Source document:
>>>>
Songwriters and musicians grow accustomed to reading distorted, if not entirely erroneous, articles about what we do. Not here at American Songwriter, of course. But that is our focus. Yet in less musical-oriented publications, crazy misinformation reigns.

It’s not that songwriting is that tough to understand, yet it remains a source of perpetual confusion. Music can be perplexing for a non-musician, so some lack of knowledge is understandable. But sometimes what is published is not just wrong, it’s strange.

Such is very much the case with “The Richest Songwriters Of All Time,” in Investing.com. A financial site, it is focused on the main aspect of songwriting considered most important: Just how rich are the richest songwriters?
<<<<
What the exercise asks:
Reproduce the passage on published misinformation about songwriting, starting with "Such is very" and going on through "the richest songwriters?".

(Image-linked spatial questions)
>>>>
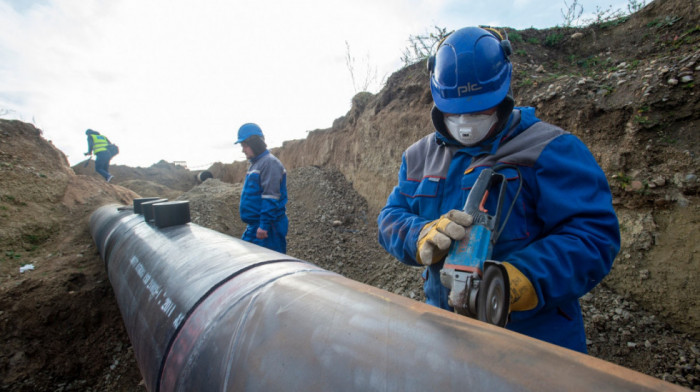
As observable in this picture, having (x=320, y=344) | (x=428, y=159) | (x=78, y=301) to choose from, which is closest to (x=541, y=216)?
(x=428, y=159)

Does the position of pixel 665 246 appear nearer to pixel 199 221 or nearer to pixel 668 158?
pixel 668 158

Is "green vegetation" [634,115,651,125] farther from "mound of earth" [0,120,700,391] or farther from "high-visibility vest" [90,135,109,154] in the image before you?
"high-visibility vest" [90,135,109,154]

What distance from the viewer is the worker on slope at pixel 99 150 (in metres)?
9.81

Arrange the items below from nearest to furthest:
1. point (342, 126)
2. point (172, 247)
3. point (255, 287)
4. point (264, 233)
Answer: point (255, 287), point (172, 247), point (264, 233), point (342, 126)

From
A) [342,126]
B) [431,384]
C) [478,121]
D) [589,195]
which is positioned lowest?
[431,384]

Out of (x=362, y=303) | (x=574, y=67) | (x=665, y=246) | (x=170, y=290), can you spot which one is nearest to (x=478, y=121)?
(x=362, y=303)

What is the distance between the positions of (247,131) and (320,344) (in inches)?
146

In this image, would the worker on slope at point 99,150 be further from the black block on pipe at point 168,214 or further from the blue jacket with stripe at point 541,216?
the blue jacket with stripe at point 541,216

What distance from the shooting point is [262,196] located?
382 cm

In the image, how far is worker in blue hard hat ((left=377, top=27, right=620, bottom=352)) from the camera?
1.14m

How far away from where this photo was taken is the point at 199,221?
7.11m

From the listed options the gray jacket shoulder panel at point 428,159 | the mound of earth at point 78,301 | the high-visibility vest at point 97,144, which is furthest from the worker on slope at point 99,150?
the gray jacket shoulder panel at point 428,159

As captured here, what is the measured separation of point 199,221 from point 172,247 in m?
5.66

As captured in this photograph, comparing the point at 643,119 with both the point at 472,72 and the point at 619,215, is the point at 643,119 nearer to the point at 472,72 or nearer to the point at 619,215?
the point at 619,215
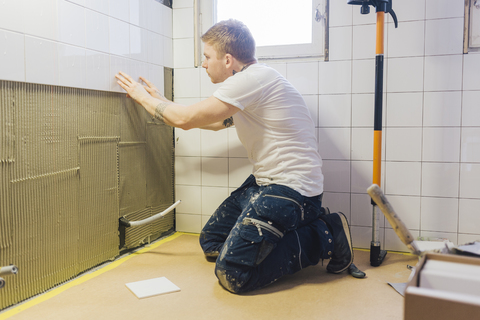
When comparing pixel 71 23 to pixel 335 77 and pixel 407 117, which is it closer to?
pixel 335 77

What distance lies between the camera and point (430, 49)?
2.07 meters

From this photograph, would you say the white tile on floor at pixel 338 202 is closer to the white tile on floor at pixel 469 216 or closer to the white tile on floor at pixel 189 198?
the white tile on floor at pixel 469 216

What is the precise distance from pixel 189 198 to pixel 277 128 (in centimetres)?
102

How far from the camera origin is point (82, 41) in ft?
5.75

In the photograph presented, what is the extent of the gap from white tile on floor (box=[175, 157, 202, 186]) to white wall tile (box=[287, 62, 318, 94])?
2.61 feet

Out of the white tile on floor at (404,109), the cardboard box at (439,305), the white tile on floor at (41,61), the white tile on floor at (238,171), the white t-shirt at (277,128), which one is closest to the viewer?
the cardboard box at (439,305)

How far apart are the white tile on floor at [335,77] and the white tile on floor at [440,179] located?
62cm

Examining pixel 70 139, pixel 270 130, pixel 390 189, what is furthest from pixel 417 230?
pixel 70 139

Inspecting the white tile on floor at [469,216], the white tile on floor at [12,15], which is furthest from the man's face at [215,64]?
the white tile on floor at [469,216]

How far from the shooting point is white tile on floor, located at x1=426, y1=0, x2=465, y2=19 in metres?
2.01

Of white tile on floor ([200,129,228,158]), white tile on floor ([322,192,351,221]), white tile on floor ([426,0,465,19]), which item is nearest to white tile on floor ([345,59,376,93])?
white tile on floor ([426,0,465,19])

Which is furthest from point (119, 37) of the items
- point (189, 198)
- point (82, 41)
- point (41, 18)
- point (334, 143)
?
point (334, 143)

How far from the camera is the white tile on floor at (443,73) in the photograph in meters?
2.04

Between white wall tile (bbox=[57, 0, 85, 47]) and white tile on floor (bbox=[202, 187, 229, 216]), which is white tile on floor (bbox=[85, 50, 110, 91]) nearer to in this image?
white wall tile (bbox=[57, 0, 85, 47])
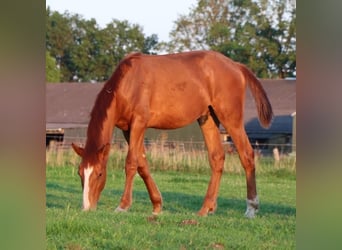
<<<<
The output:
Such is very much the case with “The Richest Songwriters Of All Time,” in Investing.com. A financial site, it is focused on the main aspect of songwriting considered most important: Just how rich are the richest songwriters?